The city of Washington was hit by a ransomware attack Aug. 1 that cost the city more than $416,000 to recover from and make subsequent upgrades.

Dr. Maurice Dawson, a cybersecurity expert who teaches at University of Missouri-St. Louis, said local governments might not understand the value of the information stored in their systems.

“There is a wealth of data to be found on the systems of local governments. This could include Social Security numbers through registered voters, who would also provide information regarding their home,” he said. “That information would be exact location, taxes paid, other members of a household and additional personal information.”

Hackers could also try to get information that would allow them to access bank accounts, and the threat could come from a wide variety of sources, Dawson added.

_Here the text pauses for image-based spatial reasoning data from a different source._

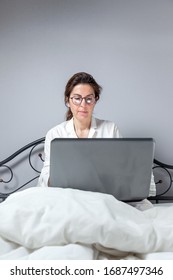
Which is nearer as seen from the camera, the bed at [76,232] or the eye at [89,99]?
the bed at [76,232]

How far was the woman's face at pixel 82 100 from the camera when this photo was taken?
5.33ft

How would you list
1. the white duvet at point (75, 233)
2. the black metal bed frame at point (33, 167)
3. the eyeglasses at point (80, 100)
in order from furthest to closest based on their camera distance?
the black metal bed frame at point (33, 167) < the eyeglasses at point (80, 100) < the white duvet at point (75, 233)

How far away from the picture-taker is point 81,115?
164 cm

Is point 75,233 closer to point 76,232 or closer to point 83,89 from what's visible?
point 76,232

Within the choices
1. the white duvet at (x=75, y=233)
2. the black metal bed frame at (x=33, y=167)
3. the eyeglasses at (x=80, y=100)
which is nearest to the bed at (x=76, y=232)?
the white duvet at (x=75, y=233)

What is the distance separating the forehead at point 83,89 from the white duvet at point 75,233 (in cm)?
86

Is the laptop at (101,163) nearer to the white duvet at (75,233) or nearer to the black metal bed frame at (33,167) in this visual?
the white duvet at (75,233)

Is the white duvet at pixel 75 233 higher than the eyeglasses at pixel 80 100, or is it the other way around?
the eyeglasses at pixel 80 100

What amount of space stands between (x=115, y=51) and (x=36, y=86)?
1.76 ft

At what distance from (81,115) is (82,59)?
1.66ft

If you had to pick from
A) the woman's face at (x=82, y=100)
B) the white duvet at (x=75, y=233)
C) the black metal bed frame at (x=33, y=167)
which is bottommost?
the black metal bed frame at (x=33, y=167)

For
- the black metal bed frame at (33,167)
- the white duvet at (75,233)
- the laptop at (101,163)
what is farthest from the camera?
the black metal bed frame at (33,167)

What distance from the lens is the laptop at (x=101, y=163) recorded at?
3.35 ft

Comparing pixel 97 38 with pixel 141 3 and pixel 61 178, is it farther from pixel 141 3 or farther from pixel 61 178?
pixel 61 178
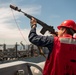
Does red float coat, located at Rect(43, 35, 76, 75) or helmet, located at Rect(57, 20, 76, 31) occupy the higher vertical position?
helmet, located at Rect(57, 20, 76, 31)

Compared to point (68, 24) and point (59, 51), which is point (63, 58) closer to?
point (59, 51)

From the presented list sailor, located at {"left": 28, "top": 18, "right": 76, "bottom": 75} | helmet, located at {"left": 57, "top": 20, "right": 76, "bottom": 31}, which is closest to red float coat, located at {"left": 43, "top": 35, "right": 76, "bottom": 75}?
sailor, located at {"left": 28, "top": 18, "right": 76, "bottom": 75}

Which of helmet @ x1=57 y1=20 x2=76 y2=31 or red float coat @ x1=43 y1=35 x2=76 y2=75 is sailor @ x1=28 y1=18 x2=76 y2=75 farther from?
helmet @ x1=57 y1=20 x2=76 y2=31

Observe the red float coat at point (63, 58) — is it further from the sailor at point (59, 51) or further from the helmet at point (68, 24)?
the helmet at point (68, 24)

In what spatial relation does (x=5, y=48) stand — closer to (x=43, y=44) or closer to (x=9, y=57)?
(x=9, y=57)

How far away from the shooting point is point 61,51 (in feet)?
12.5

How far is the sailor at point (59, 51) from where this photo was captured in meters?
3.80

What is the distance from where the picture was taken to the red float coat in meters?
3.81

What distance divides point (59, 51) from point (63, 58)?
141 millimetres

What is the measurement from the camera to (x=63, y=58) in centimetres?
385

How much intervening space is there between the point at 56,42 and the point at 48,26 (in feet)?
6.18

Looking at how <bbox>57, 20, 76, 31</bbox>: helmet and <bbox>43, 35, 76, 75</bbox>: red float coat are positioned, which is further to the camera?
<bbox>57, 20, 76, 31</bbox>: helmet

He said local governments need to be aware of what type of data needs to be protected and have a process in place for cyber risk management. Network administrators should be continually updating to the most recent version of software as new vulnerabilities are discovered.

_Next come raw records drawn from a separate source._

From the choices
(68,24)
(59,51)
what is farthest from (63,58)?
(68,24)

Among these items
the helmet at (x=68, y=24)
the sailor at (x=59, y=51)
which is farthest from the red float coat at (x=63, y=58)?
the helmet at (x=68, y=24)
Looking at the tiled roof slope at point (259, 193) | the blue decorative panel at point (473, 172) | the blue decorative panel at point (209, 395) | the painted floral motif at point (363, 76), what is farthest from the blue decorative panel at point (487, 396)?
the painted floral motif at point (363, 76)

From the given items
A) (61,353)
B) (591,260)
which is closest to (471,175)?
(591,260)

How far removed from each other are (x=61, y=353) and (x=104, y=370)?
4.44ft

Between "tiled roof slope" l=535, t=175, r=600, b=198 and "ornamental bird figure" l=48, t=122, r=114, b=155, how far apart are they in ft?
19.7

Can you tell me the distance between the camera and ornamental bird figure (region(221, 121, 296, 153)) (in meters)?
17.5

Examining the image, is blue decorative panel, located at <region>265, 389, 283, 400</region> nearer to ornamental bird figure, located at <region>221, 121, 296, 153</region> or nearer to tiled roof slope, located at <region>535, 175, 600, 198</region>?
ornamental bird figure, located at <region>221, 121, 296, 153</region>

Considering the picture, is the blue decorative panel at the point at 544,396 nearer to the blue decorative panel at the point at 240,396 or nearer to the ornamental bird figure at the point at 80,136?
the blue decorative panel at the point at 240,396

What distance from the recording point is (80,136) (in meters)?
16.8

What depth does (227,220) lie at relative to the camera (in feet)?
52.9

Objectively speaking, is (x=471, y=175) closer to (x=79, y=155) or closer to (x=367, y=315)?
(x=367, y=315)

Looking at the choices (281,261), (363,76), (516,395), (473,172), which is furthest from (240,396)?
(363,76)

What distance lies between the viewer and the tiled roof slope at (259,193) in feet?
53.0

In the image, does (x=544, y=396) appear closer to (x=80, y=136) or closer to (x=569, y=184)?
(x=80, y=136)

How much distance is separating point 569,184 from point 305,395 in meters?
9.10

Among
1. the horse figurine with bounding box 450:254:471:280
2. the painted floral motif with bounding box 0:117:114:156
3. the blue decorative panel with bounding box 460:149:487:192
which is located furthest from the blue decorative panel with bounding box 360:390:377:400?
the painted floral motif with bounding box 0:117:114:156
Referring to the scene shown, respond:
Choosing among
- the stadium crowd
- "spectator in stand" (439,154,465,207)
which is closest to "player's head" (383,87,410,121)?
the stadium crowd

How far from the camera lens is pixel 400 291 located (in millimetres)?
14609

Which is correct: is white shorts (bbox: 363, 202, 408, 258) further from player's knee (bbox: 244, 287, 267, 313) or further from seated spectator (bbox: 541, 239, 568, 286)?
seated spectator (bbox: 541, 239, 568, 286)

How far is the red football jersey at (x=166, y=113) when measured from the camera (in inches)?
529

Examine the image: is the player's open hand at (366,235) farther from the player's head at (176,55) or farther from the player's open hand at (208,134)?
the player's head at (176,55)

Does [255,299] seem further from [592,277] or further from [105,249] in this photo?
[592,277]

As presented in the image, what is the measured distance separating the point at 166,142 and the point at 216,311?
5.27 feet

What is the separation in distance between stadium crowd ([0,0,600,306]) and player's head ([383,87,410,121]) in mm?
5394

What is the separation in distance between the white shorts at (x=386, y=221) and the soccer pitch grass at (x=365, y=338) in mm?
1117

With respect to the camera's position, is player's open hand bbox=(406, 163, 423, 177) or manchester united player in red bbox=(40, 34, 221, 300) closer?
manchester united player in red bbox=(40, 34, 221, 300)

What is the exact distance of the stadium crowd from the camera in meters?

If they can, government offices should purchase network equipment with features to prevent tampering, he said.

The internal challenge that many governments face is creating a culture of security among their employees, Dawson said. Everyone needs to be aware of how their actions can impact the security of an entire network, he said.

“In a world of hyper-connected systems, having someone just (access) your network through an unsecured device will add an Achilles, heel that will become a point of failure in the system,” Dawson said.